By and large, carbonated water is water plus gas, No calories or sugar plus a very small amount of sodium, so they should be quite nutritionally identical to regular water. There are also companies that add small amounts of minerals like calcium and magnesium. Yes it is important to pay attention toList of ingredients of the various products that some brands add to the drink fruit juice, sugar or artificial sweeteners.
The following study examined the effects of 13 drinks on the hydration levels of 72 men and found that water and carbonated water bring about the same level of moisture in the body.

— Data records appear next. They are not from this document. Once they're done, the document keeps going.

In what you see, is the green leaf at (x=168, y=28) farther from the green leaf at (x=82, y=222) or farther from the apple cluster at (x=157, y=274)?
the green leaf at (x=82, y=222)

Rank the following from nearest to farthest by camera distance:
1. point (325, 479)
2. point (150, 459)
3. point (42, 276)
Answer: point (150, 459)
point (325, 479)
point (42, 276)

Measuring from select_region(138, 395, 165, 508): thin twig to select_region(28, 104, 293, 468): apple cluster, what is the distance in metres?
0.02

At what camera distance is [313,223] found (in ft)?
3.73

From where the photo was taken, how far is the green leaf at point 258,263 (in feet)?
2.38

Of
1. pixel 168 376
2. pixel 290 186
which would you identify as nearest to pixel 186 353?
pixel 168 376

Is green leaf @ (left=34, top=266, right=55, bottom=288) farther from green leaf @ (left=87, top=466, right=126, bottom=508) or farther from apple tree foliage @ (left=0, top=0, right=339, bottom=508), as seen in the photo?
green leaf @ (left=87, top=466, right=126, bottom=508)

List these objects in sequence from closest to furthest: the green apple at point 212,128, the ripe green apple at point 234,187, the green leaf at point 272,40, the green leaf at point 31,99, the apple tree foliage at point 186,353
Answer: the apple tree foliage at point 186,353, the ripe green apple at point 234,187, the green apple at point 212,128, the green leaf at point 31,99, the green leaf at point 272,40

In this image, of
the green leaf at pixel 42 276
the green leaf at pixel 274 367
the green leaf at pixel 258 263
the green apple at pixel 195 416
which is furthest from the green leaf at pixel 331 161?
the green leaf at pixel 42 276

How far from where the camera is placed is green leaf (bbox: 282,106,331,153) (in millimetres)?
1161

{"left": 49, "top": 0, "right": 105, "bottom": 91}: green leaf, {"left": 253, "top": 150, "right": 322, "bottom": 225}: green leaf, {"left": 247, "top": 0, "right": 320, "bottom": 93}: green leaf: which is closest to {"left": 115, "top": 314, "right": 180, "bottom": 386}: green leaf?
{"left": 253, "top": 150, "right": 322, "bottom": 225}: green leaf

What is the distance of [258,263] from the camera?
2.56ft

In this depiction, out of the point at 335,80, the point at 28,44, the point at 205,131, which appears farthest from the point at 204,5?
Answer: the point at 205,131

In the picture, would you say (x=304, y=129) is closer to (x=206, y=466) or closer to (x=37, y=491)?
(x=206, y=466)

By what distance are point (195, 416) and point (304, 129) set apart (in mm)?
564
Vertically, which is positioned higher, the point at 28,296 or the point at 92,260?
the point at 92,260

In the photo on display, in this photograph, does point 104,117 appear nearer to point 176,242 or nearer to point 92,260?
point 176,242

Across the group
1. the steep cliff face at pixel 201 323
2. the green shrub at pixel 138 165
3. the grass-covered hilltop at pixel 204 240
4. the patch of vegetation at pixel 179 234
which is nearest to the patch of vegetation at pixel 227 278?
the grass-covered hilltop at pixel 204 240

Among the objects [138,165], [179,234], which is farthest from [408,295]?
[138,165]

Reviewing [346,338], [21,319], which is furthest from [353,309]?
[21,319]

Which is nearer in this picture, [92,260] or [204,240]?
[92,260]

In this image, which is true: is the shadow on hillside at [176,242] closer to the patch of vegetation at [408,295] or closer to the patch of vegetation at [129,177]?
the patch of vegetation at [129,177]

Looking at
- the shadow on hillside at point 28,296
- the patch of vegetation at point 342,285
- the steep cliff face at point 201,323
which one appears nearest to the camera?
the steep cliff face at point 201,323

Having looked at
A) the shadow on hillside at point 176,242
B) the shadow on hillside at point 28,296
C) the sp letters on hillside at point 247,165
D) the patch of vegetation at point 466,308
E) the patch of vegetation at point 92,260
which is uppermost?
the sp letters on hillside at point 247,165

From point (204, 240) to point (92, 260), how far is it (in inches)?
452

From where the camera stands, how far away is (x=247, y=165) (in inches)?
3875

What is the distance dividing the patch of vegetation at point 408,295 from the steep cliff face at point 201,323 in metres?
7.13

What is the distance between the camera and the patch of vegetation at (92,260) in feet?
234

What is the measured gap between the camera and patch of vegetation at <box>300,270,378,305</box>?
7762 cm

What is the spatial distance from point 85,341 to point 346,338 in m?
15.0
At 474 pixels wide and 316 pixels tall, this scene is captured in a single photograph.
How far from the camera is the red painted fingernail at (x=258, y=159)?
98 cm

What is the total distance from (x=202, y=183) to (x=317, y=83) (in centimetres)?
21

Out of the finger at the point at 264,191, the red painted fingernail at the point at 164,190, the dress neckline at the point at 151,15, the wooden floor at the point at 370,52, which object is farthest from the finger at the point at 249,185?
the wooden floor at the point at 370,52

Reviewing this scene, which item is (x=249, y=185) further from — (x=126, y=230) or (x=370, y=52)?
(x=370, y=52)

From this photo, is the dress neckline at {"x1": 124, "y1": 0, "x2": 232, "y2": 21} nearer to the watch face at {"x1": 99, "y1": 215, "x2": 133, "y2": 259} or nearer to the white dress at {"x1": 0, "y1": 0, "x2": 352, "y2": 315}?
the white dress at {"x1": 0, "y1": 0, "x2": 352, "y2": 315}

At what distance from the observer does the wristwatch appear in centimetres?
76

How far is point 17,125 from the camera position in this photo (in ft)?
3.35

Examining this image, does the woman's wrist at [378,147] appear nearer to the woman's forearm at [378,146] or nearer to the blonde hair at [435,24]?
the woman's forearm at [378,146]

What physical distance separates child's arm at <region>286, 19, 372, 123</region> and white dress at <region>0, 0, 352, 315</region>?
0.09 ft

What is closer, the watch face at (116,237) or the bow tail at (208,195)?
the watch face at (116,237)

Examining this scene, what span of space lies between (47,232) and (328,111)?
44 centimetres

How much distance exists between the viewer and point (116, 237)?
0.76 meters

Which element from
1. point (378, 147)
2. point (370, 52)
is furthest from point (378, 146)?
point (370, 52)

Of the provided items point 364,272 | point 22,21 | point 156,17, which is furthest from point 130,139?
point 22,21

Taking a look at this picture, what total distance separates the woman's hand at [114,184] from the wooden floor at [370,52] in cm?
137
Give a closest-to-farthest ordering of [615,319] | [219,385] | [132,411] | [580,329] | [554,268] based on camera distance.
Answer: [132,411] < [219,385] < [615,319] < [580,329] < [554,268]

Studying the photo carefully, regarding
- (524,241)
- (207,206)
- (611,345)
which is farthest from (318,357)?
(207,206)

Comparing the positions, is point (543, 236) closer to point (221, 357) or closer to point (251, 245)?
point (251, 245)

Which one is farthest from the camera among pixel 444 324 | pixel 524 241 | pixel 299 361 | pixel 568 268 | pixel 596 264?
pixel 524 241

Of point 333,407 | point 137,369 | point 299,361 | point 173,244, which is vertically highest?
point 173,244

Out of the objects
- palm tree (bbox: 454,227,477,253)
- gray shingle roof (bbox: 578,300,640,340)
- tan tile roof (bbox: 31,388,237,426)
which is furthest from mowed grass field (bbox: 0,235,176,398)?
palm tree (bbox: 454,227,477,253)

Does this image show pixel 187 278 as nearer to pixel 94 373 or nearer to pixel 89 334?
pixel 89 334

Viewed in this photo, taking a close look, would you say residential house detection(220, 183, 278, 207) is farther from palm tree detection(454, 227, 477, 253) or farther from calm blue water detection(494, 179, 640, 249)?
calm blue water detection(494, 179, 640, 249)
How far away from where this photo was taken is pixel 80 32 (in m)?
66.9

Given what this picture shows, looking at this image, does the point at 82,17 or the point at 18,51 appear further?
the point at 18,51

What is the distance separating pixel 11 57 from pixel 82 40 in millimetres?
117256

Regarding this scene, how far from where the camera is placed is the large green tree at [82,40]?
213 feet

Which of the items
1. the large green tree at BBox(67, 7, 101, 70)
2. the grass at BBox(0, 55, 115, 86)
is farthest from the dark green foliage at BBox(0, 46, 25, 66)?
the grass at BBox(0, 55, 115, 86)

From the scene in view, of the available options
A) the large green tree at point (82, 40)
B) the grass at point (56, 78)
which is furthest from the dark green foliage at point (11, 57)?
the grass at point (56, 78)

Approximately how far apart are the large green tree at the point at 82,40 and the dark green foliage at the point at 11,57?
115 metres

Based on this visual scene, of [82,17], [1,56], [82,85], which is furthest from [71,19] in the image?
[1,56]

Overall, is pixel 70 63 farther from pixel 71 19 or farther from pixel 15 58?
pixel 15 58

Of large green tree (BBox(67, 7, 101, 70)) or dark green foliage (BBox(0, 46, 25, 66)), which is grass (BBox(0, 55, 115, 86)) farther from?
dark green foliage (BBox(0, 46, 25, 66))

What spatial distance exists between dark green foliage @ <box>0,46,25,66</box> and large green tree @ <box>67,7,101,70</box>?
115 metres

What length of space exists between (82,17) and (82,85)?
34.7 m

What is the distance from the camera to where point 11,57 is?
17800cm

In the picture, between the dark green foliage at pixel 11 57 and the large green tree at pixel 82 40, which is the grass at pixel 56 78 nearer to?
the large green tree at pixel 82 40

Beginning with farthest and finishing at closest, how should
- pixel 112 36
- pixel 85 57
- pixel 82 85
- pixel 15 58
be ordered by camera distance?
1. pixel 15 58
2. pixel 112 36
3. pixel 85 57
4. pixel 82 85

Can carbonated water be harmful?
Although the feeling of fermentation can wink at quite a few people who are tired of the plain water, it is important to pay attention to the possible effects. Studies have found that increased consumption of carbonated beverages can cause bloating and discomfort in the digestive tract because of the air that enters the intestines.

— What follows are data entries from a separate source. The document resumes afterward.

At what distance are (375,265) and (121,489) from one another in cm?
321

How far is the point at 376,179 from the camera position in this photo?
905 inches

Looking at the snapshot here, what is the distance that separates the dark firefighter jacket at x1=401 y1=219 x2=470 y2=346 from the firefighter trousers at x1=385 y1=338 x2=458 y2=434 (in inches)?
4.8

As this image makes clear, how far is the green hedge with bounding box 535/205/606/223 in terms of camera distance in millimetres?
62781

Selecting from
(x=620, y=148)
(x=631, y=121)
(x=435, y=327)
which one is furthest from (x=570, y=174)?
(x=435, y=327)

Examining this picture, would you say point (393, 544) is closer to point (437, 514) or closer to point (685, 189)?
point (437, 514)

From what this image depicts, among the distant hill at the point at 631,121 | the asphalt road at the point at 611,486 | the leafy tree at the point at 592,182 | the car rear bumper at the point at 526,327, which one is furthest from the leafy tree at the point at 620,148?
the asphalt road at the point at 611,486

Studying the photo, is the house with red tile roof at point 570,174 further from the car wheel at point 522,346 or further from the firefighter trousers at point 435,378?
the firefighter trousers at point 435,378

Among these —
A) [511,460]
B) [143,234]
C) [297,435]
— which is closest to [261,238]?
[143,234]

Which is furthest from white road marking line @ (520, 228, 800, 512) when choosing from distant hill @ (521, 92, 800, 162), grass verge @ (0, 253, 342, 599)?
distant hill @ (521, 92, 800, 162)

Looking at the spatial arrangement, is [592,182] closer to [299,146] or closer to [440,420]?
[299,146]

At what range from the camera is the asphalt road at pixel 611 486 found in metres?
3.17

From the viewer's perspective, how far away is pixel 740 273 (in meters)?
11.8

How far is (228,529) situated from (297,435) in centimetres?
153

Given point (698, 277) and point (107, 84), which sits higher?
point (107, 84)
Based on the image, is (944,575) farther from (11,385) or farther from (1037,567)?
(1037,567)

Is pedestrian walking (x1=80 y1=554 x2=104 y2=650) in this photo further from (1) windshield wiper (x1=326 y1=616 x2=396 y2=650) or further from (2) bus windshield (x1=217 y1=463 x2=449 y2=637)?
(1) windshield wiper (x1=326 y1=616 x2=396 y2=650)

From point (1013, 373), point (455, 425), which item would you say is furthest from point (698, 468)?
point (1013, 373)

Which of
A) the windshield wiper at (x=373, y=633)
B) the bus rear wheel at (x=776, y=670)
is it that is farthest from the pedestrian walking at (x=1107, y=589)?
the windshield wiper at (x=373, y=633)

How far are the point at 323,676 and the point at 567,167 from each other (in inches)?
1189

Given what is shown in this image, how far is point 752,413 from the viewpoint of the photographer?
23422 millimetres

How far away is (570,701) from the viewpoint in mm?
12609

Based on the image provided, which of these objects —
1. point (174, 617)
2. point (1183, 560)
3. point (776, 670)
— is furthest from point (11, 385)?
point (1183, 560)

Can carbonated water damage teeth? A study in the Journal of the American Dental Association found that carbonated water may erode the teeth, compared to other beverages, especially those containing sugar, but the chances of them leading to cavities are very low. According to the researchers, for the average healthy person, drinking a normal amount of carbonated water should not be a source of enamel erosion.
Carbonated water versus carbonated soft drinks: which is better?

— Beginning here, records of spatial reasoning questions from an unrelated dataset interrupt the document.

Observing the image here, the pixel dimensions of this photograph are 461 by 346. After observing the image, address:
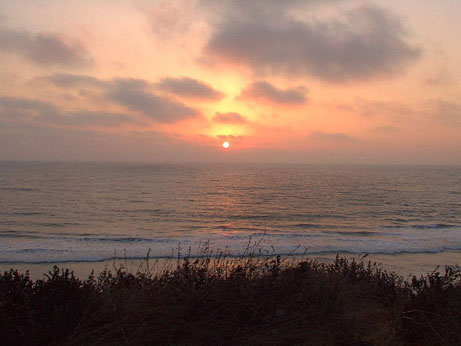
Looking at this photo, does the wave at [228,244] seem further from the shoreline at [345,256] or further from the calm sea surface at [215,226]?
the shoreline at [345,256]

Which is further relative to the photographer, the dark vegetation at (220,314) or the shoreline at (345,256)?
the shoreline at (345,256)

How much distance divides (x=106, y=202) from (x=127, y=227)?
15217 mm

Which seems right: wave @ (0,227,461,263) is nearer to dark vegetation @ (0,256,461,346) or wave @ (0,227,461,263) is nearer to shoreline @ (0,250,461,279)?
shoreline @ (0,250,461,279)

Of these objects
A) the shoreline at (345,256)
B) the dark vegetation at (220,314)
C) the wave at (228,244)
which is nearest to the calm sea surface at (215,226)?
the wave at (228,244)

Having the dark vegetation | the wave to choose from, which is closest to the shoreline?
the wave

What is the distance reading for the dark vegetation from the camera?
367 centimetres

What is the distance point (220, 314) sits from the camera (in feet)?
13.4

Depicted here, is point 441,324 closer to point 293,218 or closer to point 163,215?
point 293,218

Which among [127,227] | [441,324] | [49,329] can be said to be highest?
[49,329]

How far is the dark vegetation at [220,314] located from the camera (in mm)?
3672

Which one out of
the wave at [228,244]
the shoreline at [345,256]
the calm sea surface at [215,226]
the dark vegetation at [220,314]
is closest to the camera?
the dark vegetation at [220,314]

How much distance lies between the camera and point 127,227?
25.7 meters

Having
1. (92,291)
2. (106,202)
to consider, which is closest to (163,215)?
(106,202)

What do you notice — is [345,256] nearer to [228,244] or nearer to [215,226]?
[228,244]
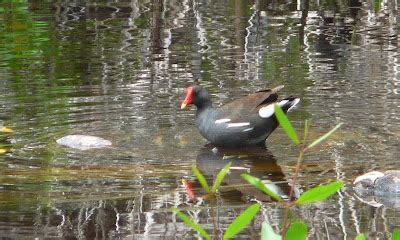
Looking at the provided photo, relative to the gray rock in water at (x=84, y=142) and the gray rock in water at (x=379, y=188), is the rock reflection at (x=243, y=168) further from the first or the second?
the gray rock in water at (x=84, y=142)

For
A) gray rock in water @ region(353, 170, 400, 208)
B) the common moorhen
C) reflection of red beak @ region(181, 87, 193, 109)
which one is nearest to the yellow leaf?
reflection of red beak @ region(181, 87, 193, 109)

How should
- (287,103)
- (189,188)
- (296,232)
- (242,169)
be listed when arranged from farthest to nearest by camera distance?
1. (287,103)
2. (242,169)
3. (189,188)
4. (296,232)

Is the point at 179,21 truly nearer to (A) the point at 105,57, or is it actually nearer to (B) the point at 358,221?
(A) the point at 105,57

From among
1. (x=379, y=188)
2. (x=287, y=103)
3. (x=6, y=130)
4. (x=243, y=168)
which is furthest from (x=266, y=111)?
(x=6, y=130)

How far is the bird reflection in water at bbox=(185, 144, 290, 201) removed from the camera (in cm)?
634

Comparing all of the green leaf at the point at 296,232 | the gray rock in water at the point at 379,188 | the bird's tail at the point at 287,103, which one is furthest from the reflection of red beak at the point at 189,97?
the green leaf at the point at 296,232

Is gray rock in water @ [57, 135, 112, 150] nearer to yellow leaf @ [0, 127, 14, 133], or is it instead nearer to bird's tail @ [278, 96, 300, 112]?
yellow leaf @ [0, 127, 14, 133]

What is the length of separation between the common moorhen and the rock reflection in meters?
0.10

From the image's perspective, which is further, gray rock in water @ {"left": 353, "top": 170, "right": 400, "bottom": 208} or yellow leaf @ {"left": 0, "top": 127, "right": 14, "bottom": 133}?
yellow leaf @ {"left": 0, "top": 127, "right": 14, "bottom": 133}

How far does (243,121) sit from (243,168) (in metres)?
0.73

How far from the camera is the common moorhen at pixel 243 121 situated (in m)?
7.80

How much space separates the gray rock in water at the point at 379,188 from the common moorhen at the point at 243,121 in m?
1.56

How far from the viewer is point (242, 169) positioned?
7.18m

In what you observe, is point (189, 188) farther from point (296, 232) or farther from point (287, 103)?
point (296, 232)
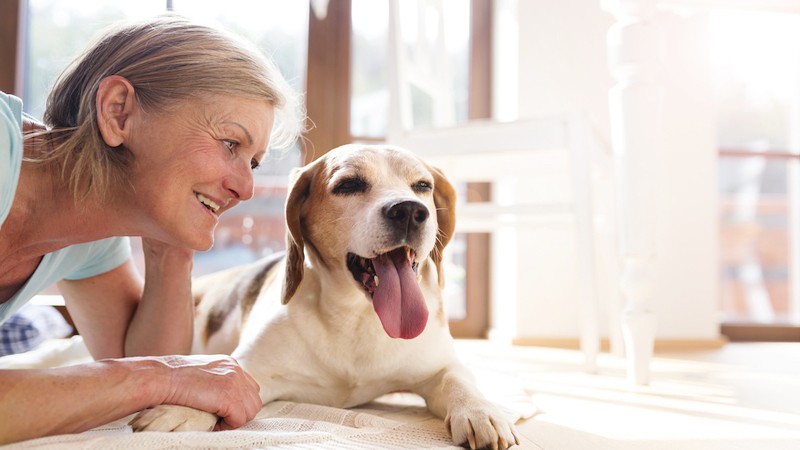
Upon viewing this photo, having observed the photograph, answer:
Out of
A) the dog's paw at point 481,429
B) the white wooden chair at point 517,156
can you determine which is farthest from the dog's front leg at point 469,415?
the white wooden chair at point 517,156

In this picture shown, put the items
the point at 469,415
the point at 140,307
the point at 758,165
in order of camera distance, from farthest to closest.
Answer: the point at 758,165 < the point at 140,307 < the point at 469,415

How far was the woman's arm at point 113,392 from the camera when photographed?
3.14ft

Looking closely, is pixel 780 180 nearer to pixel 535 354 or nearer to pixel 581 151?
pixel 535 354

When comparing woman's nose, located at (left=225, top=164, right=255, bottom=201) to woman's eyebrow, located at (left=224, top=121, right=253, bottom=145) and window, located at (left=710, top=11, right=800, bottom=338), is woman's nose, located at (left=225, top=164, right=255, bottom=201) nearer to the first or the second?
woman's eyebrow, located at (left=224, top=121, right=253, bottom=145)

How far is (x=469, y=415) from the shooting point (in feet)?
3.74

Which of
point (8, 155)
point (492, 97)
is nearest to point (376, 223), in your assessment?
point (8, 155)

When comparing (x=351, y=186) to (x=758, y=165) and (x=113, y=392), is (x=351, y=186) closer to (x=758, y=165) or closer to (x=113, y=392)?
(x=113, y=392)

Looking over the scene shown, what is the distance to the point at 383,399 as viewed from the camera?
164cm

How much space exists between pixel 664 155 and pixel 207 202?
2.60 meters

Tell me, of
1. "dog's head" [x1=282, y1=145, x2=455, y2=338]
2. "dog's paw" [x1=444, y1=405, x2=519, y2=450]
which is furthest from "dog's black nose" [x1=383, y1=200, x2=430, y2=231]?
"dog's paw" [x1=444, y1=405, x2=519, y2=450]

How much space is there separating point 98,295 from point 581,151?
4.68 ft

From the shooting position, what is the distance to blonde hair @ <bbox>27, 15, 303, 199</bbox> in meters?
1.19

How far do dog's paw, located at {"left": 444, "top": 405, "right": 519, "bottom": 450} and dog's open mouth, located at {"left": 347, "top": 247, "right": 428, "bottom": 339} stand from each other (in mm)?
204

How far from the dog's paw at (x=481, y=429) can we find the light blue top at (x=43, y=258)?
0.79 meters
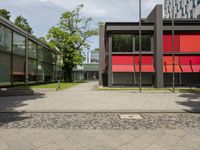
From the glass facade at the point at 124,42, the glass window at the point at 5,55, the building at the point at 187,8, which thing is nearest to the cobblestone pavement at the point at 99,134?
the glass window at the point at 5,55

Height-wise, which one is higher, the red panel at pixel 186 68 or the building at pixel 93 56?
the building at pixel 93 56

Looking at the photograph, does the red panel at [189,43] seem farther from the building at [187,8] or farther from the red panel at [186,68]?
the building at [187,8]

Most soft drinks are based on carbonated water, but they contain sugar additives, artificial sweeteners, phosphoric or lemon acid, flavorings, and color chemicals. Carbonated water is also better than baking soda, which in most cases contains quite a bit of sugar.
How much water should you drink per day?
Maintaining a high level of moisture in the body is critical all year round and even more so during the hot summer months. A proper fluid balance is necessary to eliminate waste, protect body tissues and maintain energy levels. The exact amount we need to drink daily varies depending on the sex, activity level and of course the climate. The most common measure comes from the U.S. Academy of Sciences, Engineering and Medicine, which recommends women drink about 2.7 gallons a day and men about 3.7 gallons a day. -13 cups for men.